I had the third MRI the pain doctor set up; this one is of the thoracic spine.  At some point sooner than later, he will get the results, go over them with me (and I will ask for a recap of the lumbar and neck MRI's as I was too pained and also stunned by his saying I need surgery), and we will discuss his referral to surgeon.  I will research in advance, being new to this area; and I also will ask for second opinion surgeons.  However, I've come to accept that if more surgery to clear up bone spurs, spinal stenosis, and more bulging discs and compressed discs that have come over the years after the major surgery back in 1987 following 1984 life-altering car accident, then I of course would love to feel any bit better.  That is all the pain doctor has to offer given how bad the MRI results, other than trying another medication he hopes will help any small amount during pain sieges.

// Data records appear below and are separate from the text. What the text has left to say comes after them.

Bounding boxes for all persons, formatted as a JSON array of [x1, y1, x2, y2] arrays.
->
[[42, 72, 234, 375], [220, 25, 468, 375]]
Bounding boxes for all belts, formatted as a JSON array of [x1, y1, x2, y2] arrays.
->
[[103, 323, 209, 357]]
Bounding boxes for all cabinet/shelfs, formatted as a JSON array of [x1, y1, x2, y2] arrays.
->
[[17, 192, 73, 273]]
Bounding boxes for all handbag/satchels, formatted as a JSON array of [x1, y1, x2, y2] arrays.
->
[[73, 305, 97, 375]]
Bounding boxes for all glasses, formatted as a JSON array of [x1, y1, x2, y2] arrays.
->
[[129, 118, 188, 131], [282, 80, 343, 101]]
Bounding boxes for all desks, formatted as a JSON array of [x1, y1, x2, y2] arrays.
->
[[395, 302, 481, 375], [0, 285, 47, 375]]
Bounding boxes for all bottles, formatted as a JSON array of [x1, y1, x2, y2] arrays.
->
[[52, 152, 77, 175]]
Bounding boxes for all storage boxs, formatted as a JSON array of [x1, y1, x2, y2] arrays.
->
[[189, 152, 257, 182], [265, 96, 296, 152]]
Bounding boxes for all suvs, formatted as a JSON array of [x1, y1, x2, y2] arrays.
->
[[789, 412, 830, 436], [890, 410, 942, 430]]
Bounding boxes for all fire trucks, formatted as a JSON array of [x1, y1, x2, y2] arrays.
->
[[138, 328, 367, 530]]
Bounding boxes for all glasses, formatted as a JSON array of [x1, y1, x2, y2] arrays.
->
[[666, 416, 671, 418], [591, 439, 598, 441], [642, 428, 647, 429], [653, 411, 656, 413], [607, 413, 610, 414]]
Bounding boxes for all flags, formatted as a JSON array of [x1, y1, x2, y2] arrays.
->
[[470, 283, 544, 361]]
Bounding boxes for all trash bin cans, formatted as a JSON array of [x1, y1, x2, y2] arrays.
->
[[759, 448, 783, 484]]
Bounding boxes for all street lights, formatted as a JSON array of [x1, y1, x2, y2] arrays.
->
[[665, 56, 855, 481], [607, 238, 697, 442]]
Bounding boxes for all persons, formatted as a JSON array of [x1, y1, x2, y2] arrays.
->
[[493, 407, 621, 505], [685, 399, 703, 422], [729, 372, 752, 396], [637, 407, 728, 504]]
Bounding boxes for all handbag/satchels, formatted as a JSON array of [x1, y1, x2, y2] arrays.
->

So consecrated Catholic hermits or any hermit, still have to deal very much with the temporal, with people and professionals, with having a place to live and all that goes with life and living in this 21st century.  I have to wash out cupboards, wait until Friday for a Shop Vac to arrive, sweep out lower cabinets and closet, unpack dishes and pots and pans, hang up a few clothes, put away bathroom items.  

And soon, I hope and pray, I will unpack the marvelous library of rare and otherwise spiritual books on and by saints, mystics, hermits, spiritual masters and directors, religious order founders, and Scripture scholars.  My library collection has been boxed for nearly six years due to the previous hermitage, Te Deum, being what I later learned a cosmetically covered "tear down" dwelling.  Took five and a half years to gut and renovate, run out of money, and sell just in the nick of time.  Praise His Real Presence for all providence and love!

This hermitage, Solus Deus, has a lovely bonus room upstairs that will be the chapel and place of prayer as well as artistic and creative endeavor.  More on that another time.

For now, I share the following Scriptures read at Masses around the globe, a few days ago.  These I will separate from the aspect of what not to be, to the aspect of how to be in God's sight, in His footsteps, in His love.  So much is ours to choose, after all, which path, which attitude, which perspective, which way to live and be.  God is Love, and turning to and trusting in God is that of LOVE.

I pray you can apply these somewhat hard truths of the two aspects and ways of choosing, in your own circumstances and life.  This selection has been quite meaningful to me as of late.

Jeremiah 17:5-8

Thus says the LORD:
Cursed is the one who trusts in human beings,
who seeks his strength in flesh,
whose heart turns away from the LORD.
He is like a barren bush in the desert
that enjoys no change of season,
but stands in a lava waste,
a salt and empty earth.

Blessed is the one who trusts in the LORD,
whose hope is in the LORD.
He is like a tree planted beside the waters
that stretches out its roots to the stream;
it fears not the heat when it comes;
its leaves stay green;
in the year of drought it shows no distress,
but still bears fruit.

God bless His Real Presence in us!  Little children, let us love God above all things and others as ourselves!